Menggali Fosil Ketoprak
Di tengah maraknya tayangan hiburan
di televisi yang saat ini didominasi oleh film-film barat, drama Korea, sinetron-sinetron,
serta acara-acara musik, seni panggung Ketoprak seolah telah hilang dari
ingatan masyarakat. Kesenian asal Jawa Tengah ini telah tenggelam dalam arus
modernisasi. Padahal dulu, Ketoprak memiliki tempat istimewa di lingkungan
masyarakat. Seni pementasan ini dahulu begitu dihormati dan dikagumi karena
menampilkan sebuah pertunjukan yang mengombinasikan seni peran, seni musik dan
sastra sekaligus. Bahkan beberapa kelompok Ketoprak menambahkan unsur seni tari
dalam pementasannya. Selain itu, sandiwara yang dilakonkan dalam setiap
pertunjukan ketoprak ini sarat akan nilai-nilai luhur masyarakat Jawa dan juga
pesan moral.
Di akhir
era 90-an, saat Ketoprak mulai kehilangan peminatnya, para pecinta kesenian
Jawa tersebut masih belum menyerah. Mereka mengemas pementasan ketoprak dengan memasukkan unsur humor di
dalamnya. Tayangan “Ketoprak Humor” yang disiarkan di 2 stasiun televisi
merupakan bukti perjuangan para pecinta kesenian Ketoprak kala itu. Pelawak-pelawak
ternama juga turut berpartisipasi dalam upaya melestarikan kebudayaan asli Jawa
ini. Sebut saja Topan, Lesus, Timbul, dan Tessy. Nama-nama tersebut merupakan
contoh pelawak-pelawak yang ikut meramaikan tayangan Ketoprak Humor ini.
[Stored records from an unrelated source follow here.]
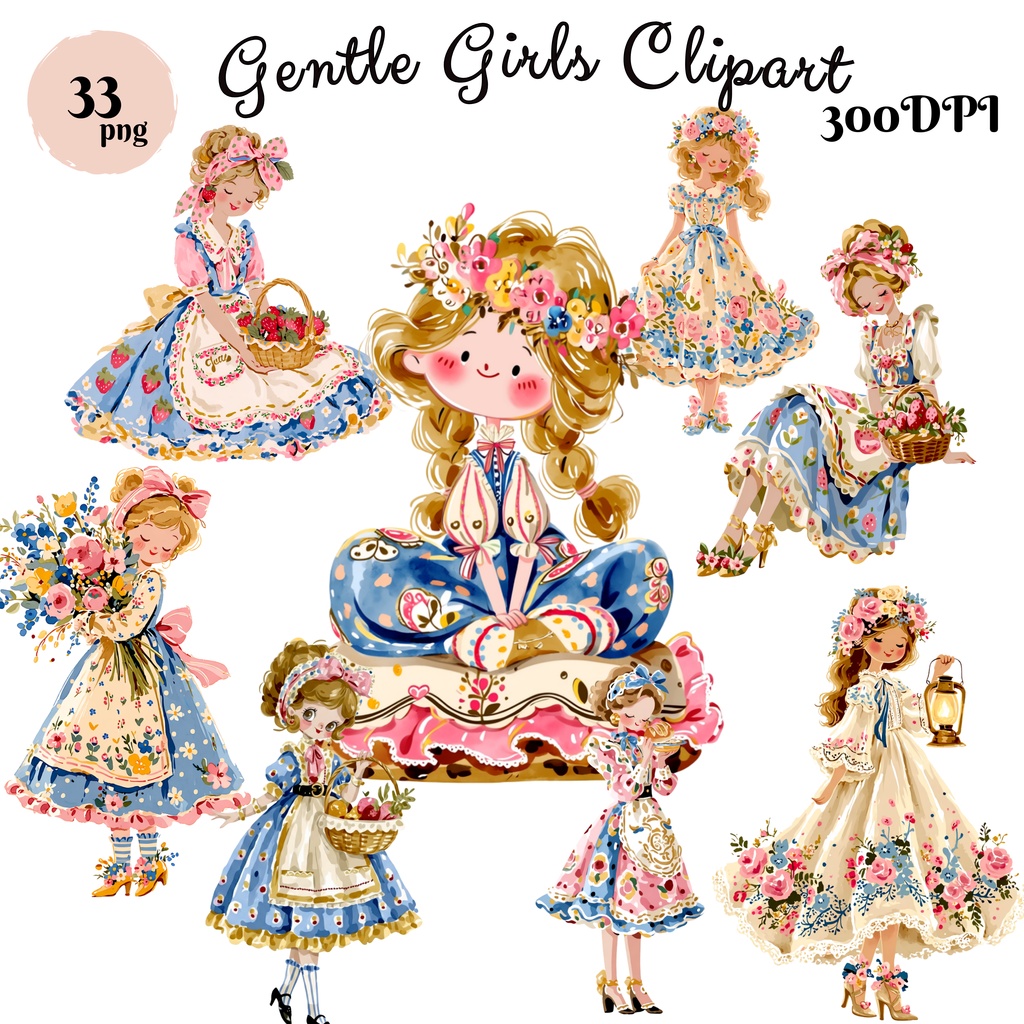 ふんわり春色ガールズ クリップアート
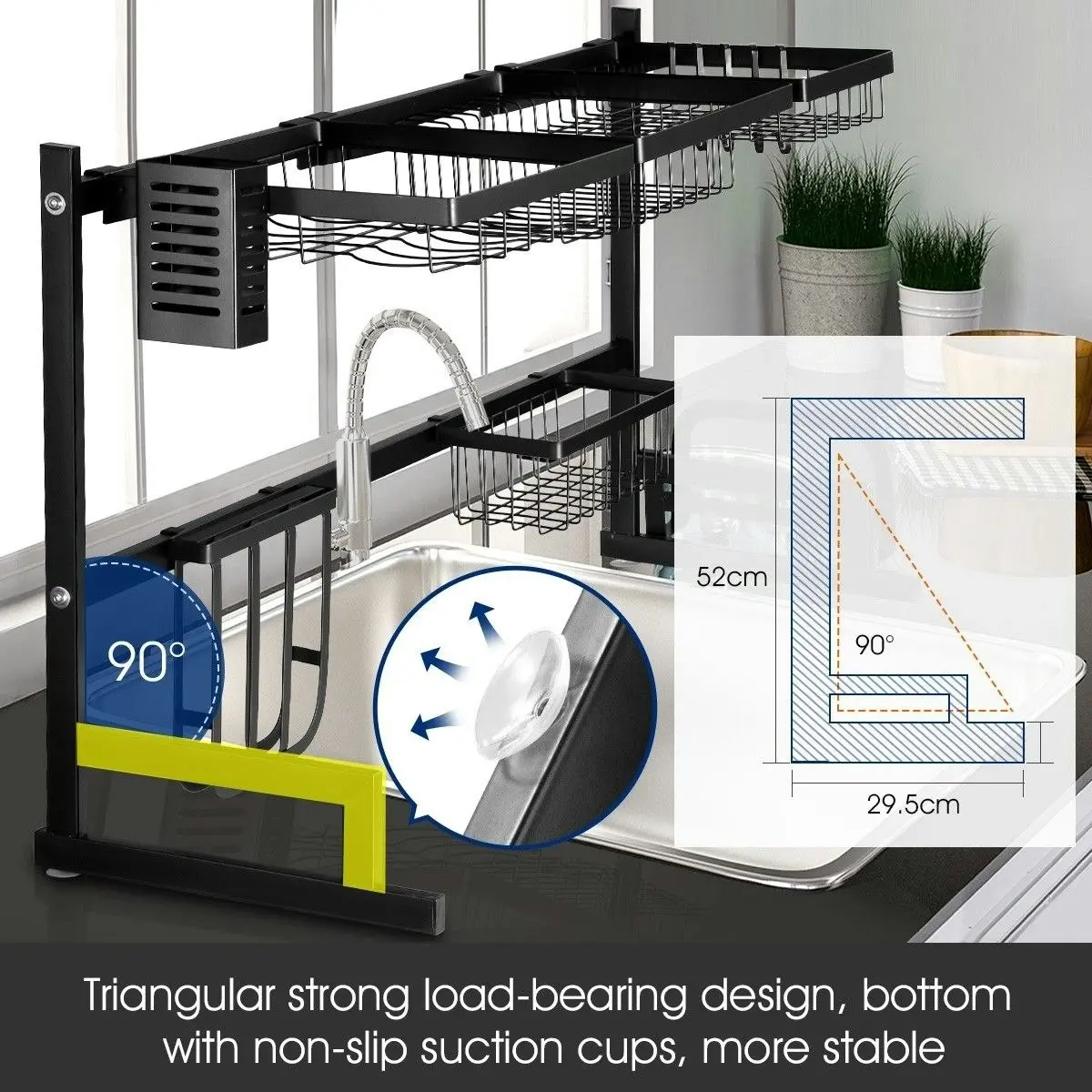 Ausway Multifunctional Kitchen Over Sink Dish Drying Rack Stainless Steel Storage Shelf Organiser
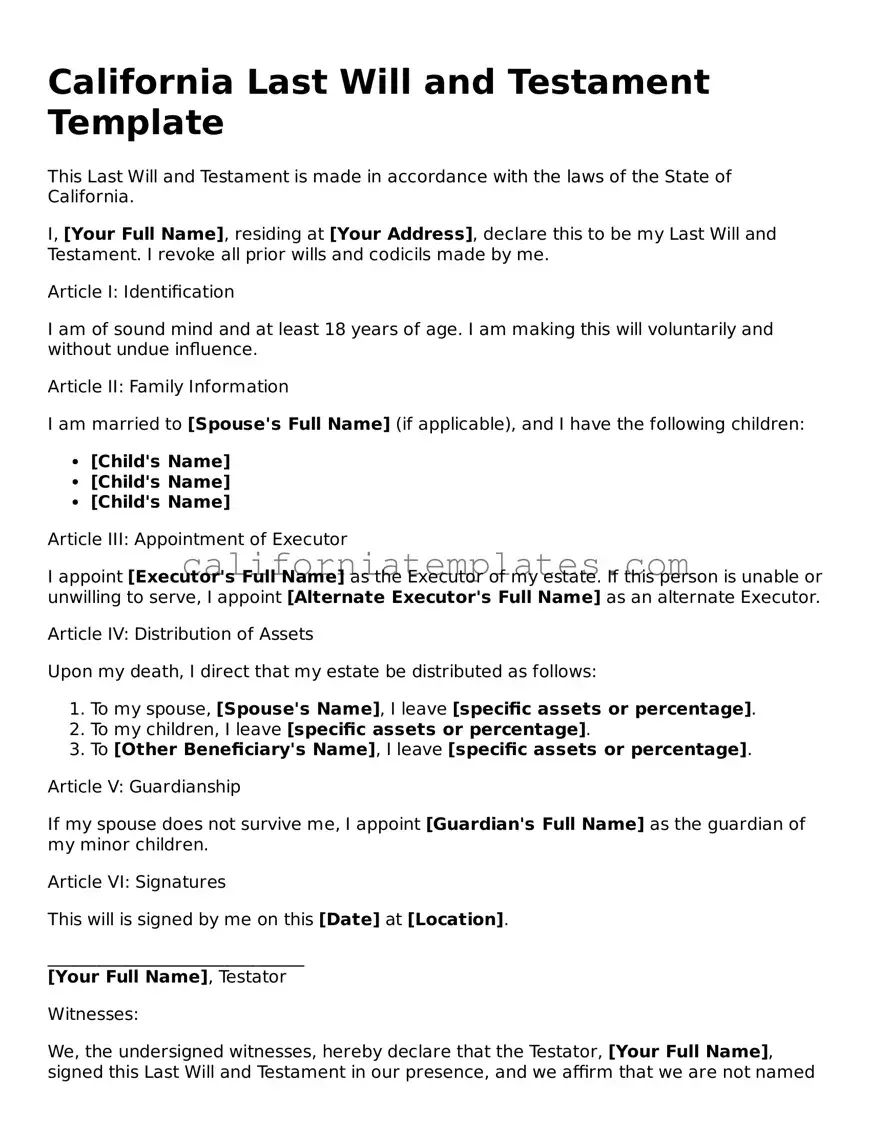 Printable  Last Will and Testament Form for California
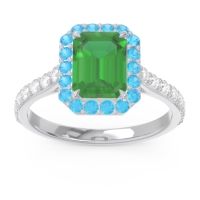 Emerald Engagement Ring In 14k White Gold With Swiss Blue Topaz And Diamond - Maragata Emerald Halo Ring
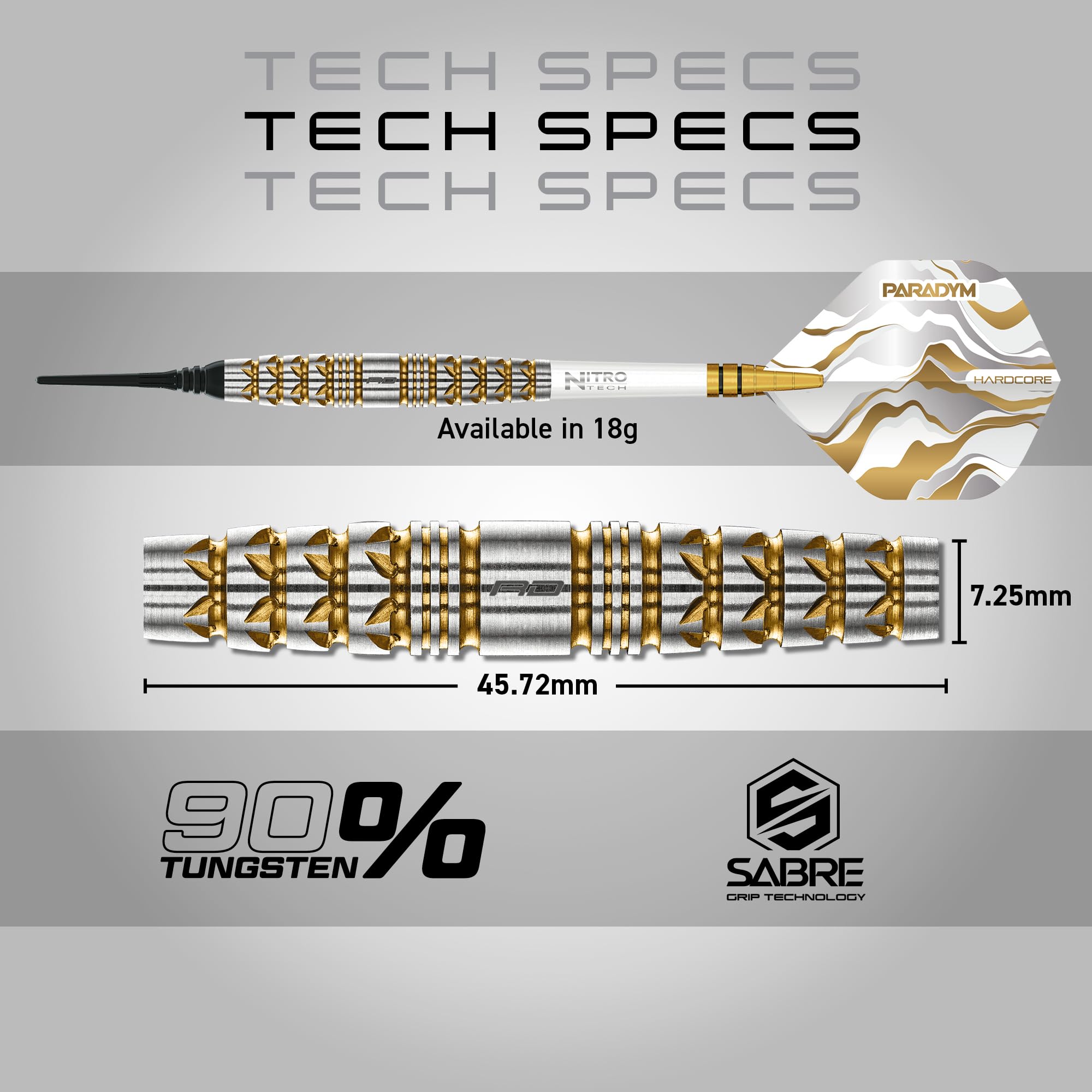 RED DRAGON Darts - Paradym Gold Serie Dart Pfeile - 90% Tungsten Profi Dartpfeile - Beinhaltet Dartflüge & Schäfte | 18g Weiche Spitze & Steeldarts 22g, 23g, 24g, 25g & 26g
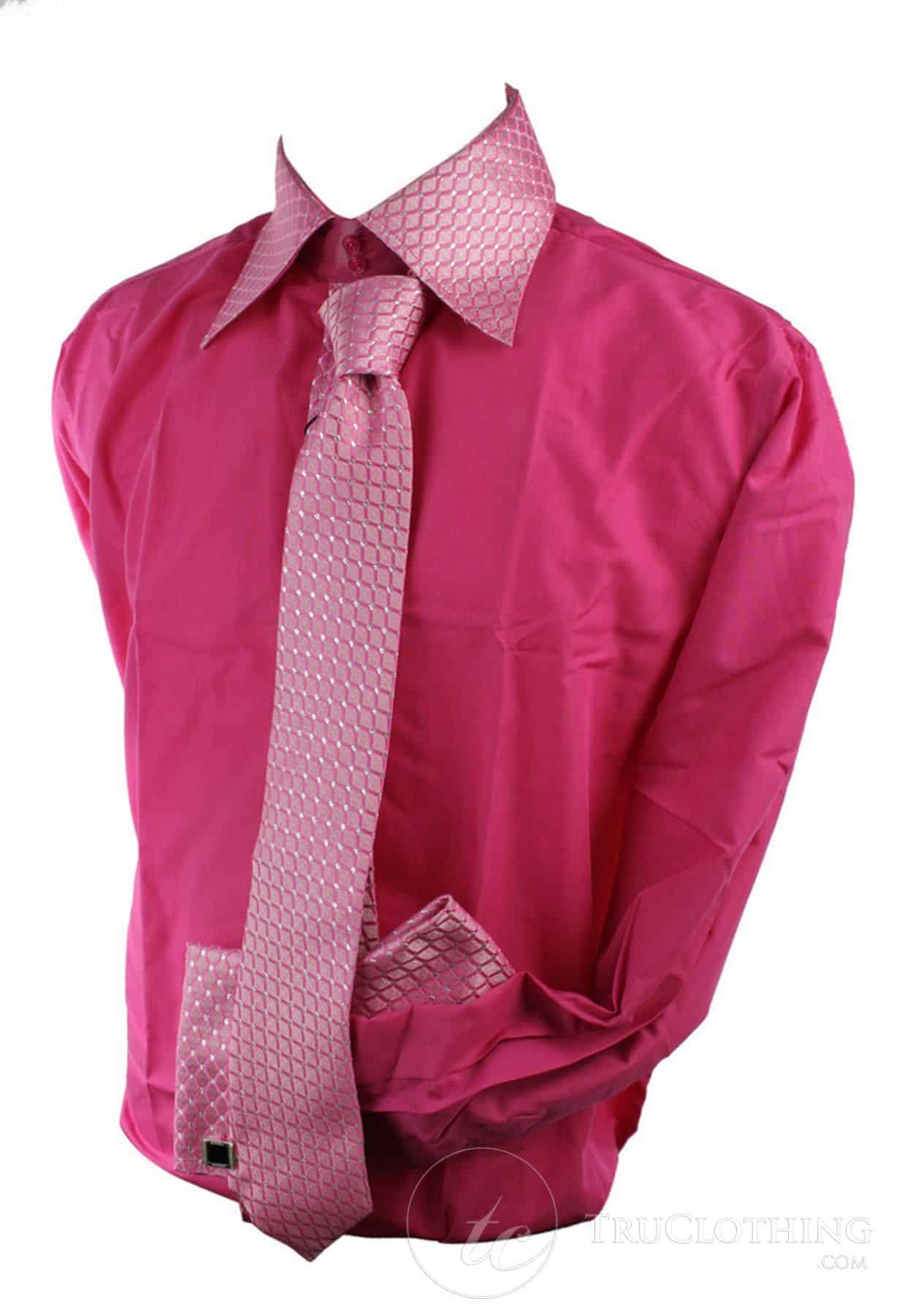 Mens Button Shirt Tie Cuff Link & Hankie Fuschia Pink Silver Shiny Trim Design 
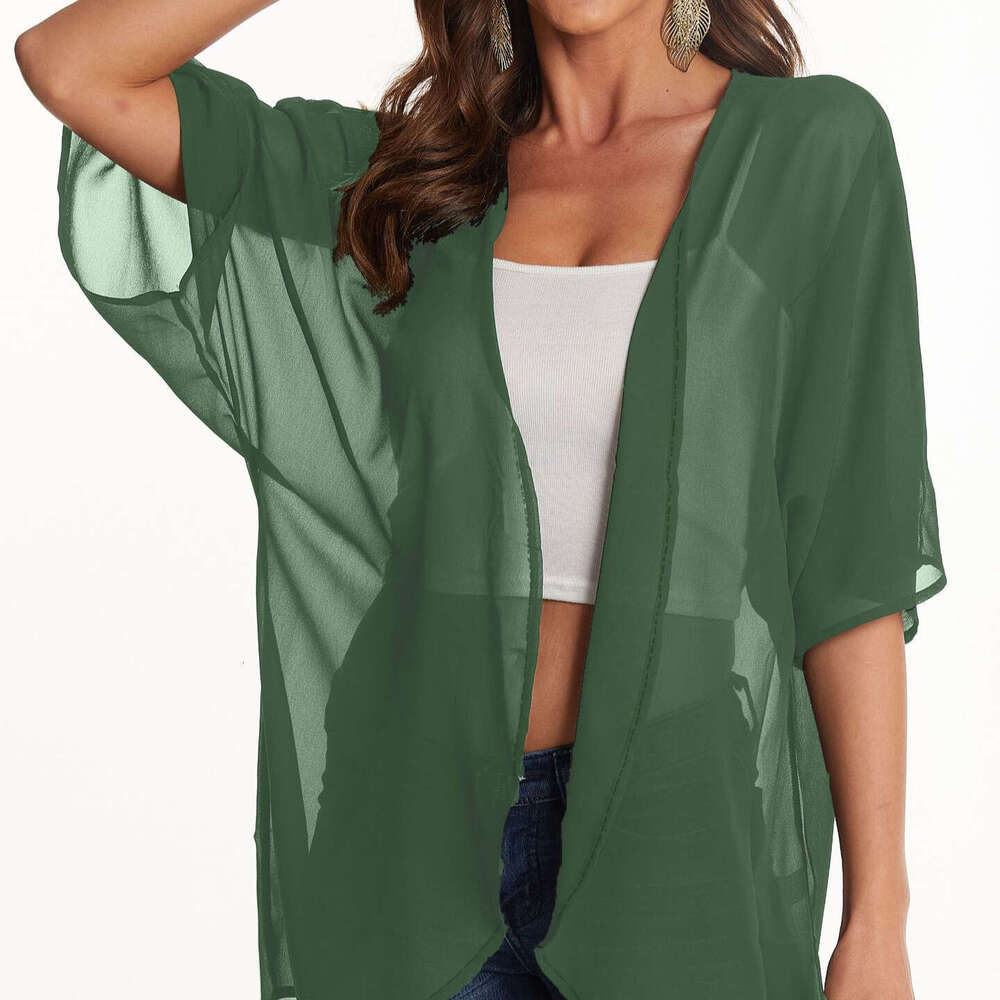 Women's Sunscreen Cover Up Printed Chiffon Top And Kimono Cardigan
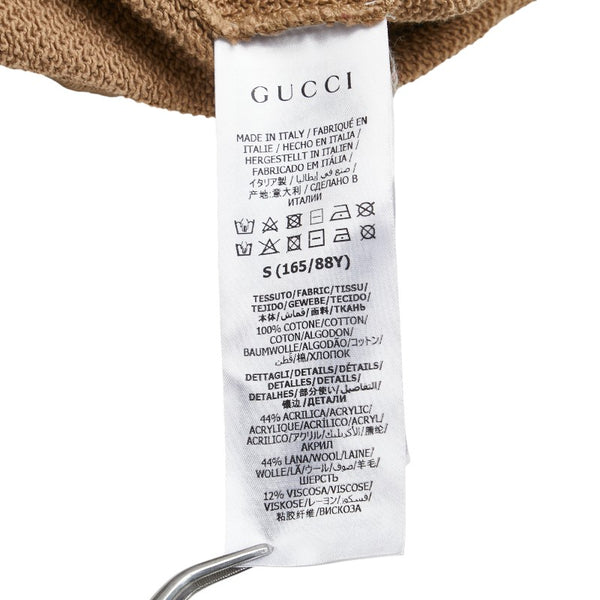 グッチ ウェブストライプ ハーフジップ パーカー サイズ:S 644656 ベージュ コットン メンズ GUCCI 【中古】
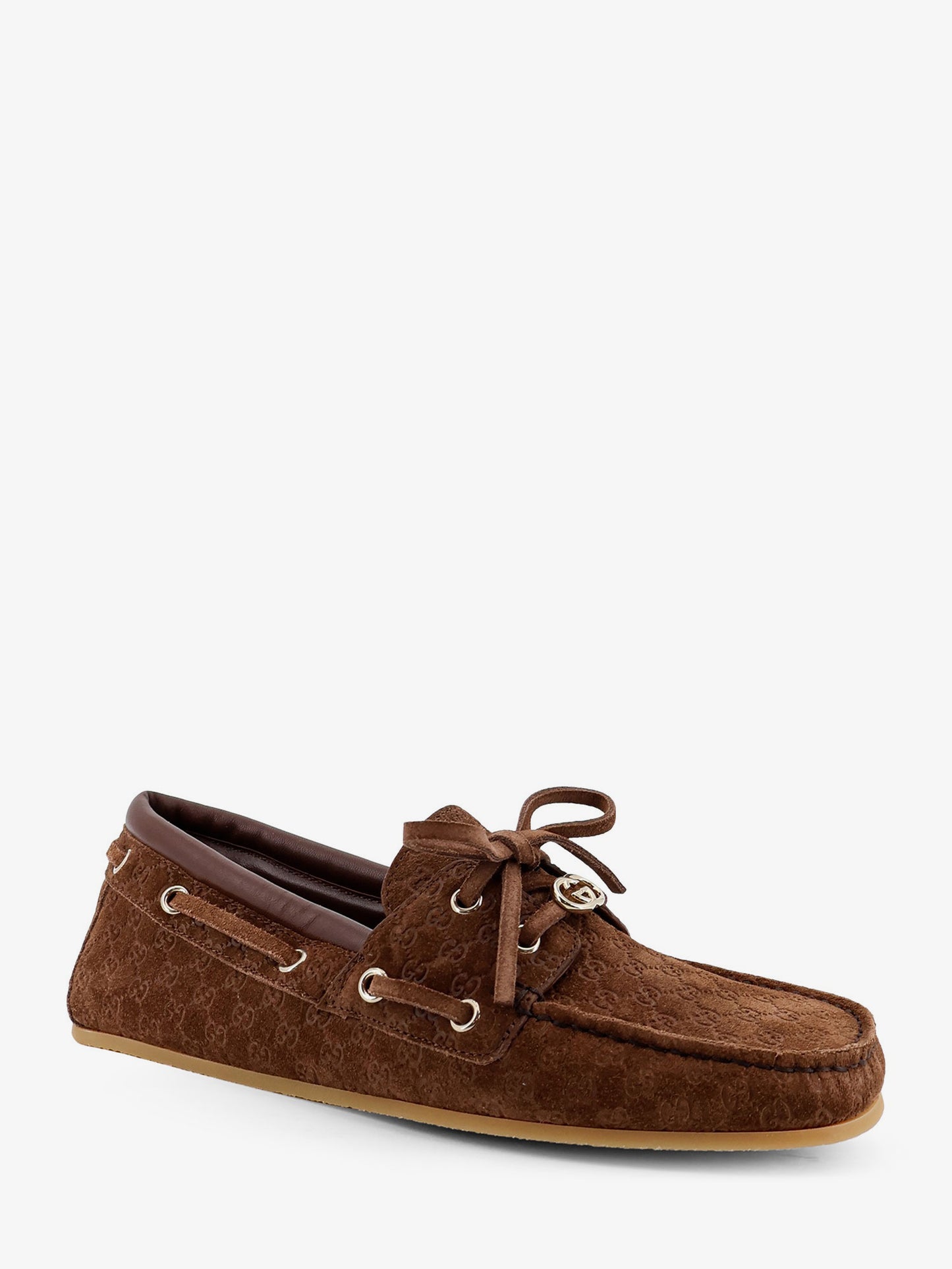 Mocassini in suede con logo GG all-over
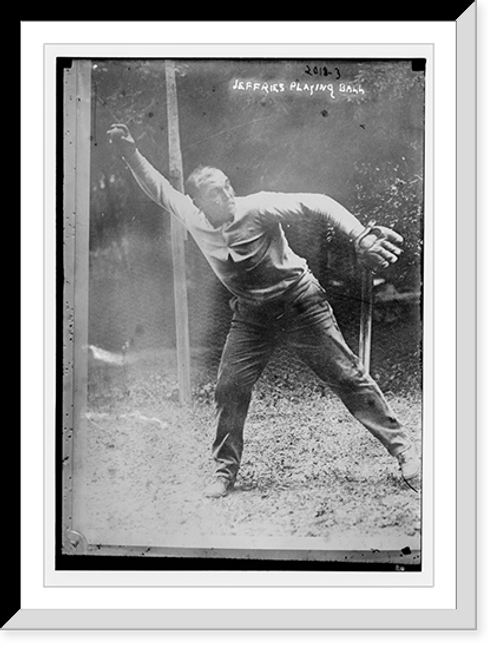 Historic Framed Print, Jeffries playing ball,  17-7/8" x 21-7/8"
Acara tersebut sempat menjadi hits serta memperoleh rating penonton yang
tinggi, meskipun disiarkan menjelang tengah malam. Sayangnya, popularitas tayangan
tersebut tidak bertahan lama karena kalah bersaing dengan sinetron-sinetron bertema
roman dan kehidupan remaja yang saat itu mulai memenuhi siaran televisi di awal
2000-an.
Sekarang,
bukan hanya bangku penonton pementasan Ketoprak yang sudah ditinggalkan
penghuninya, televisipun enggan memberikan porsi untuk penayangan kesenian rakyat
yang satu ini. Alasan mengapa Ketoprak dan kesenian tradisional lainnya begitu
sulit mendapat kesempatan untuk tampil di televisi karena tayangan-tayangan
semacam ini dianggap kurang mampu menarik perhatian pemirsa. Padahal, televisi
merupakan sumber hiburan pokok masyarakat Indonesia saat ini. Akibatnya,
kecintaan terhadap seni pementasan Ketoprak tidak terwariskan kepada generasi
selanjutnya dan perlahan-lahan hilang dari peredaran.
Jika kita
amati, kesenian tradisional semacam Ketoprak ini memiliki nilai kearifan budaya
bangsa serta menjadi bukti bahwa nenek moyang kita sebenarnya sudah sangat maju
di bidang seni. Unsur-unsur yang terdapat di dalam Ketoprak ini pun memiliki
potensi yang tinggi untuk dapat memikat para wisatawan asing. Terbukti dengan
banyaknya pelajar asing yang berminat mempelajari gamelan yang merupakan salah
satu unsur pokok seni Ketoprak. Contoh lainnya juga dapat dilihat bagaimana
pentas teater dan tari Ramayana yang rutin digelar di kompleks Candi Prambanan tidak
pernah sepi penonton. Hal ini membuktikan bahwa Seni Ketoprak masih memiliki
potensi untuk dapat dibangkitkan dan dikembangkan.